Reclamation Approaches

1. Non-copying Approach:

  • Relies on free-list allocation and reclamation.
  • It’s the only viable method for explicit memory management.
  • Example: Mark-Sweep, where the algorithm marks all live objects and then sweeps the memory to free unmarked blocks.

2. Copying Approach:

  • Typically uses bump pointer allocation.
  • Undertakes reclamation in bulk.
  • Examples: Mark-Compact and Semi-Space. In Mark-Compact, live objects are moved closer together (compacted), while in Semi-Space, they’re moved to a fresh memory area.

Different Garbage Collectors


There have been numerous garbage collectors proposed over the years, each with its unique methodology. Here are some notable ones:

  • Mark-Sweep [McCarthy, 1960]:

    • Utilizes a free list for allocation.
    • Employs tracing to mark live objects.
    • Uses the sweep-to-free method to reclaim memory.
  • Mark-Compact [Styger, 1967]:

    • Relies on bump allocation to allocate memory.
    • Uses tracing for identification.
    • Employs compacting to reclaim memory.
  • Semi-Space [Cheney, 1970]:

    • Uses bump allocation for memory allocation.
    • Employs tracing for garbage identification.
    • Uses evacuation to reclaim memory.

Mark-Sweep Garbage Collection

The Mark-Sweep method is a classic garbage collection strategy initially proposed by McCarthy in 1960. It operates by marking live objects and sweeping away the unmarked ones to reclaim memory. Let’s break down the components of this garbage collection method:

  1. Free Lists Organized by Size (Binning):

    • Blocks of memory are organized based on their size. This can be blocks of the same size or individual objects of the same size.
    • Most objects tend to be small, often less than 128 bytes.
    • Free List Setup:
      • Different free lists are maintained for different sizes, e.g., 4, 8, 12, 16,…, up to 128 bytes.
      • Each list keeps track of a specific number of free memory chunks.
      • Each of these chunks resides somewhere within the heap.
  2. Allocation:

    • When an allocation is requested, a pointer to free space is taken off the free list.
    • The first object is then allocated on the heap.
    • Subsequent objects may be allocated on the heap, which are referenced by this initial object.
    • If there’s no more memory available of the required size, this triggers the garbage collection process.
  3. Mark Phase:

    • This phase involves identifying all live objects through a process known as transitive closure marking.
  4. Sweep Phase:

    • After marking live objects, the next step is to sweep or clear the memory of all unmarked (and thus, unreachable) objects.
    • The memory reclaimed from these objects is added back to the free lists.
    • Sweeping can be done incrementally by dividing the heap into blocks and sweeping one block at a time as needed.
Pros:
  • Space Efficiency: Mark-Sweep is good at optimizing memory use.
  • Incremental Reclamation: This strategy can reclaim memory incrementally.
  • Fast Collection: The actual garbage collection process is straightforward and very rapid.
Cons:
  • Slow Allocation: Compared to some other methods, the allocation time in Mark-Sweep can be relatively slow.
  • Poor Locality: Objects allocated around the same time (contemporaneously) might not be located close to each other in memory, leading to potential performance issues.

Mark-Compact Garbage Collection

Mark-Compact is another prominent garbage collection method, introduced by Styger in 1967. It builds upon the principles of the Mark-Sweep approach but introduces a compaction phase to improve memory utilization. It works as listed below:

  1. Mark Phase:

    • Like the Mark-Sweep method, the first step involves marking all the live (reachable) objects.

- Data section:
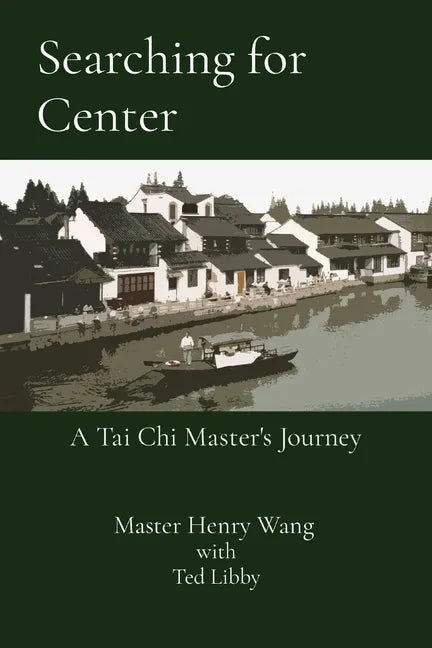 Searching for Center: A Tai Chi Master's Journey - Paperback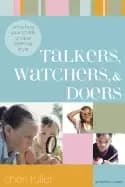 talkers watchers and doers unlocking your childs unique learning style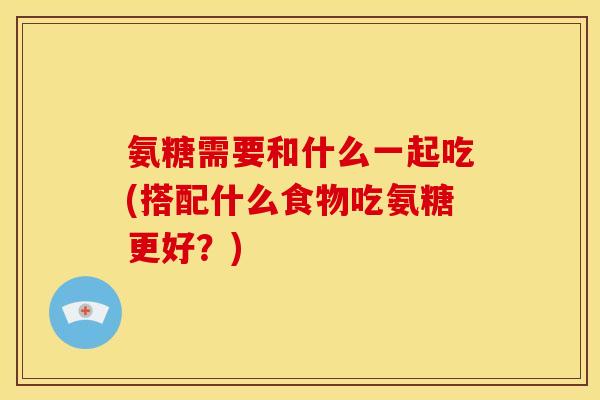 氨糖需要和什么一起吃(搭配什么食物吃氨糖更好？)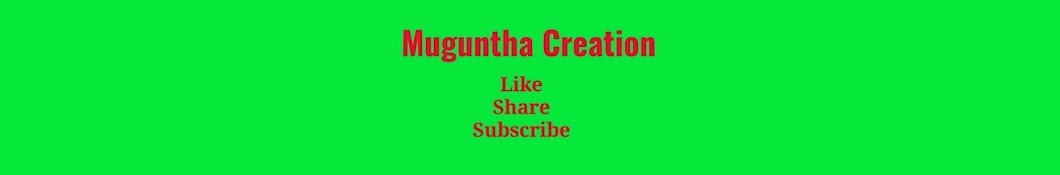 Muguntha Creation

- Work instruction:
Write out the part of the garbage collection text starting at "There have been" and ending at "mark live objects.", word for word. The lines above are separate from the garbage collection text.

- Output for this task:
There have been numerous garbage collectors proposed over the years, each with its unique methodology. Here are some notable ones:

  • Mark-Sweep [McCarthy, 1960]:

    • Utilizes a free list for allocation.
    • Employs tracing to mark live objects.